Before Columbus Air Force Base, there was Payne Field

By Rufus Ward
Originally published in The Commercial Dispatch on May 15, 2010

This weekend [was] the spectacular air show at Columbus Air Force Base. Several people have asked about how long an air base has been here. The answer surprised most people, as Columbus Air Force Base was not the first pilot training base in the area. The first was Payne Field out from West Point near the community of White’s Station. Payne Field is a little known, but very historic air field and has been called Mississippi’s first airport.

World War I brought aviation to the forefront and the Army needed bases to train pilots. In 1917 West Point was selected as the site for one of those training bases. The field was constructed on 533 acres of open prairie about four miles north of town.

The field was named in honor of Capt. Dewitt Payne. Cap. Payne, the commander of the 182nd Aero Squadron at Kelly Field, Texas, was flying to the aid of a pilot who had crashed into the top of a tree when his plane crashed. He died on Feb. 1, 1918, from injuries suffered in the crash.

The pilots at Payne Field trained in Curtiss JN-4 airplanes which were called “Jennys.” The Jenny had a top speed of 75 miles per hour and a ceiling of 11,000 feet. The first squadron arrived on March 10, 1918. By May 1 the field was fully operational with 125 Jennys soon in the air. People in West Point, not being accustomed to airplanes, called them “buzz wagons.”

Accidents were frequent and in the first four months of operation there were four fatal plane crashes. Airplane crashes, however, were not the primary health concern. In June 1918, the Surgeon General of the Public Health Service stated that Payne Field; “was located in one of the worst malaria belts of the United States.” Physicians there reported that 20 percent of their practice consisted of malaria cases.

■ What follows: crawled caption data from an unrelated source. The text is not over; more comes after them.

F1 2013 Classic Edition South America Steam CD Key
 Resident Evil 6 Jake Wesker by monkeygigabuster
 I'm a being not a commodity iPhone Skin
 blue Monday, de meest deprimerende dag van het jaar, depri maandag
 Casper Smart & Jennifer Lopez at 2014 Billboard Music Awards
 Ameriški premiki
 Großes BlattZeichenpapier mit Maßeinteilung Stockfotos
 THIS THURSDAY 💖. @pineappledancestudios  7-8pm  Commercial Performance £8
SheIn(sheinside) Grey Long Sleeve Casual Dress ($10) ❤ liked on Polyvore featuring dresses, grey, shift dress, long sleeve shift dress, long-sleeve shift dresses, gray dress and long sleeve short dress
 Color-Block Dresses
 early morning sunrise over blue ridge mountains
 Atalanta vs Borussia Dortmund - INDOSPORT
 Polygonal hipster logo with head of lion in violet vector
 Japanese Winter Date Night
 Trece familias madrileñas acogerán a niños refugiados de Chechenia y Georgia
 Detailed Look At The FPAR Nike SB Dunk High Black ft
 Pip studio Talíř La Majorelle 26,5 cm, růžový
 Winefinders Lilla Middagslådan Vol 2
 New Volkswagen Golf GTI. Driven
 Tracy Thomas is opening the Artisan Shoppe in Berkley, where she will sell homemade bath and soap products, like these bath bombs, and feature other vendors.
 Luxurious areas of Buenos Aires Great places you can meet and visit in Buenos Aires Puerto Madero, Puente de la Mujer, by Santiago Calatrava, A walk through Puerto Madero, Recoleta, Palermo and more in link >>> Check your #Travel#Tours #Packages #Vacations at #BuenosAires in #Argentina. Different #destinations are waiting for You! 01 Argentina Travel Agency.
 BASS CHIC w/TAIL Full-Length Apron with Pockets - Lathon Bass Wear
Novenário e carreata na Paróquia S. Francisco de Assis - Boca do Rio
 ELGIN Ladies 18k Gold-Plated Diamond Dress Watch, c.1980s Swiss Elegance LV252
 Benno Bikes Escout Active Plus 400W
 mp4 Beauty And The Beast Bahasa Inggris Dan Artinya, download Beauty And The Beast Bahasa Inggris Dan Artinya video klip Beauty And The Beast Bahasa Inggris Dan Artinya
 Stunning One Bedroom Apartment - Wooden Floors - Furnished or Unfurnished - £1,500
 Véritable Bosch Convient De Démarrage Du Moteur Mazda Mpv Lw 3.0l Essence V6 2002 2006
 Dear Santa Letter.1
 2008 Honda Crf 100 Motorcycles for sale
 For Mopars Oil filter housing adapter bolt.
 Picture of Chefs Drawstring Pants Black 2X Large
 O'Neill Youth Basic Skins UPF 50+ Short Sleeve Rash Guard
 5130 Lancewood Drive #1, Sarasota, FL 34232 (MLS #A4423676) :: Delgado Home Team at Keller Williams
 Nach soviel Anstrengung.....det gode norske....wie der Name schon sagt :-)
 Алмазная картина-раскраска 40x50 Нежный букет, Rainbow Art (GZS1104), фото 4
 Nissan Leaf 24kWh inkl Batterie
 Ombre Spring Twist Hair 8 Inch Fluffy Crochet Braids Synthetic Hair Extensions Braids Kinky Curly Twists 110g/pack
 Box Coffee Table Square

Payne Field played a role in one of the milestones of aviation. The first North American transcontinental round trip flight occurred in 1919. The flight by Major Theodore Macauley and his mechanic, Pvt. Staley, began in January 1919. Macauley was flying west from Montgomery, Ala., in a DH (de Havilland) – 4 when its propeller was damaged during a rain storm. He was able to land at Payne Field for repairs and then continued on to complete his historic trip. There was, though, a delay of over a week at Payne Field as all of the rain had made the runway too muddy for the de Hailland to take off.

In all some 1,500 pilots trained at the field during its operation. The base closed in March 1920. Shortly after it closed the Inter-State Airplane Co. of Dallas, Texas, purchased much of the field. Their plan was to develop a “municipal flying field” with passenger service from the east to Shreveport, Dallas, Ft. Worth and Wichita Falls. Apparently it was a plan that never materialized and the former air field is now agricultural land and thickets with no readily visible sign that it had once been a busy military base.